Mi sangre se congela en el acto.
Confirmación. Ya no es paranoia mía. Lo saben.
— ¿Y-yo? Y-yo no he hablado con u-ustedes antes — balbuceo, intentando parecer confundida, aunque muy en el fondo sé perfectamente de qué habla.
Mi mente vuela hasta ese instante, a esa conversación espontánea y llena de desprecio que solté a través del teléfono sin imaginar que realmente eran ellos.
— Claro que sí — responde Graven, con un semblante divertido, como si todo esto le resultara un juego — ¿Que no fuiste tú quien nos insultó a medianoche?
Una sonrisa se atreve a asomar en la comisura de mis labios, pero la reprimo a tiempo. Si esto no me perjudicara tanto, ya me estaría riendo en su cara.
— N-no, yo no he... yo nunca insultaría a nadie — respondo con fingida timidez, la mirada temblorosa, la voz suave.
— ¿Si no fuiste tú, quién nos insultó entonces? — insiste Graven, acercándose un poco, como si quisiera leer mi reacción más de cerca.
— No lo sé — respondo enseguida, sin pensarlo demasiado. Directa, neutra.
— ¿Me permites tu celular? — pide Adad con un tono suave pero que no acepta negativas.
— ¿Qué? ¡No! — respondo al instante, instintiva, defensiva.
¿Quién diablos se cree?
Adad Brooks, cariño, se burla mi conciencia con sarcasmo.
Primero que nada, sé que nunca podrán entrar a ninguna de mis aplicaciones protegidas. Así que no me preocupo demasiado. Mi celular es una trampa bien montada: solo podrán ver la fachada. Pero igual, no me gusta. No me da buena espina. Ese teléfono es más que un objeto para mí. No es valioso por el dinero, sino por todo lo que contiene.
— ¿No? — pregunta Amon, con una seriedad que no tiene nada de juguetona.
— No... — susurro, bajando la mirada.
— No es una pregunta. El celular, pequeña — dice, extendiendo su mano.
Mi cuerpo se tensa, rígido, pero a regañadientes cedo. Le doy mi celular. Siento que me estoy traicionando a mí misma.
— Buena niña — felicita uno de ellos, condescendiente. Estúpido. No soy una mascota.

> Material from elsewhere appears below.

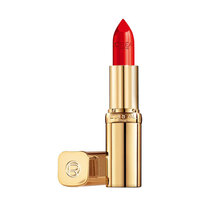 L'Or&eacute;al Paris Color Riche Satin lippenstift - 125 Maison Marais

— ¿Pa-para qué quieren mi celular? — pregunto, apenas audible.
— Veremos si nos equivocamos de número, tal vez — responde con esa falsa amabilidad que irrita más que una amenaza directa.
— Claro — murmuro. Estúpido.
Los observo mientras revisan mi celular. Van directo al registro de llamadas. Sus rostros cambian sutilmente cuando encuentran lo que buscaban: una llamada respondida a uno de sus números. Me la muestran. Lo vi venir.

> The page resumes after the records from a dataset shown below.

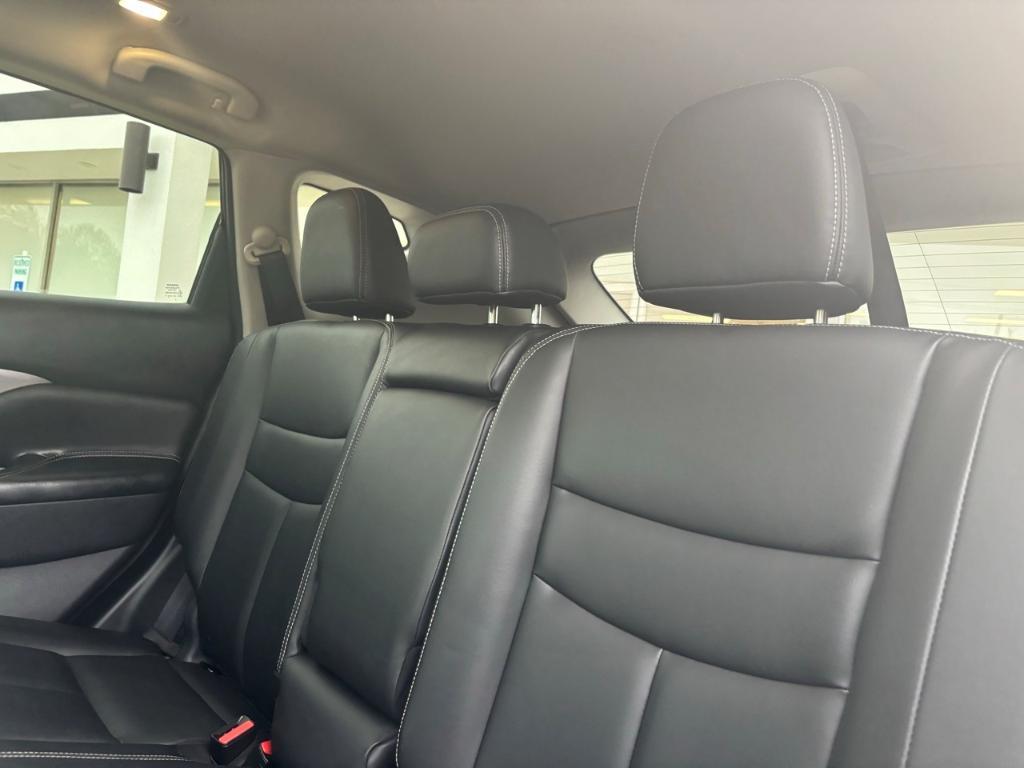 used 2024 Nissan Murano car, priced at $29,083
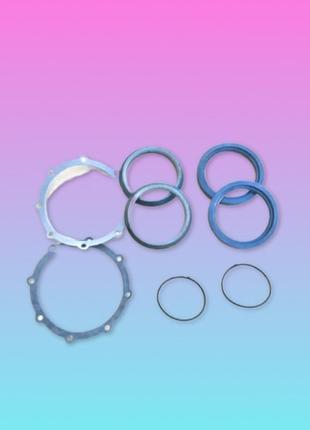 Ремкомплект балансира задней подвески камаз (малый) 5320-2918010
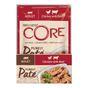 Wellness CORE Purely Paté Adult Chicken with Beef Adult Cat Wet Food 85g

También me muestran que el número, después de la llamada, fue bloqueado.
— Yo no respondí esa llamada. Y tampoco los bloqueé — digo con firmeza. Mi voz, por primera vez, no tiembla.
La seguridad se nota en mi tono, y cuando los miro, incluso con timidez, puedo ver que dudan. Que algo de lo que dije les ha hecho creerme.
He aprendido a manejar mi lenguaje corporal. Sé lo que dicen los ojos, las manos, el leve movimiento de los hombros. El cuerpo puede traicionarte si no lo controlas, y más aún los ojos: esa ventana cruel por la que pueden leerte hasta lo más profundo.
Hoy, por suerte, mi mirada no me delata.